» Work request 1:
In the article on breast cancer survival in Puerto Rico, shorten the paragraph beginning "MIAMI — Puerto Rican women" while keeping its main facts.
» Work request 2:
Continue the article on breast cancer survival in Puerto Rico from the point where it ends.

MIAMI — Puerto Rican women who had breast cancer that lacked estrogen and progesterone receptors and did not overexpress the HER2neu protein (triple-negative) had worse survival than those with other types of invasive breast cancer, according to a study presented at the Third AACR Conference on The Science of Cancer Health Disparities, held Sept. 30 – Oct. 3, 2010.
"As the incidence of breast cancer rises in Puerto Rico, following U.S. trends, it is important to understand the association of disease subtypes with survival," said Ana P. Ortiz Martinez, M.P.H., Ph.D., associate professor and researcher at the University of Puerto Rico Cancer Center and the department of biostatistics and epidemiology, Graduate School of Public Health, University of Puerto Rico. "Breast cancer is a complex disease, with distinct subtypes with widely differing therapeutic indications and clinical outcomes."
This is the first published study on the impact of tumor subtypes and other clinical factors on breast cancer survival in Puerto Rico.
Researchers analyzed data for 974 female patients with invasive breast cancer who were diagnosed and treated in two main hospitals in Puerto Rico from 2000 to 2005.
The risk of breast cancer death for Puerto Rican women who had the triple-negative breast cancer subtype was more than twice as high as women with other tumor subtypes, even after accounting for a woman's age and cancer stage at diagnosis.

» Given records:

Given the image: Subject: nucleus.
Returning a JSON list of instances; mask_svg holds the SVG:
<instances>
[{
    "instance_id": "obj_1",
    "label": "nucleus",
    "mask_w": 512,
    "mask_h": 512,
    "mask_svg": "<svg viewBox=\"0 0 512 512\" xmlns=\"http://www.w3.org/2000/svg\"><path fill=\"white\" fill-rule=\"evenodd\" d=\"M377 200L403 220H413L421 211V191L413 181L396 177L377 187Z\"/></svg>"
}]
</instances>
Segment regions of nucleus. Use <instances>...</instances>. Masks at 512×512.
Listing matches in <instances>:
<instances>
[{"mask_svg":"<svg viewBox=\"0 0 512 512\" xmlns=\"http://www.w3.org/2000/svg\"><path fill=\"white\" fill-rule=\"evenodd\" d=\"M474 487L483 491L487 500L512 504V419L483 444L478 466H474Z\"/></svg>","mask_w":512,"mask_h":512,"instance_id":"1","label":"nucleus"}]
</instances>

» Answer 1:
A study presented at the Third AACR Conference on The Science of Cancer Health Disparities (Sept. 30 – Oct. 3, 2010) found that Puerto Rican women with triple-negative breast cancer had worse survival than those with other invasive breast cancer types. These tumors lacked estrogen and progesterone receptors and did not overexpress HER2neu.

» Answer 2:
Women who were 50 years old or younger at the time of diagnosis and had regional/distant disease were also more likely to die as a result of their breast cancer.
Of the women studied, 22.5 percent had breast cancer that was HER2neu-positive (meaning that it overexpressed this protein); 60.9 percent of the breast cancers were positive for estrogen or progesterone receptors, but negative for HER2neu; and 16.6 percent were triple negative, neither overexpressing HER2neu nor receptive to estrogen or progesterone.
Findings, which were consistent with results described in previous studies of U.S. populations, will be useful in the development of cancer control strategies in Puerto Rico and may have an impact on future studies of targeted therapies to improve breast cancer survival in other Hispanic populations, said Ortiz Martinez.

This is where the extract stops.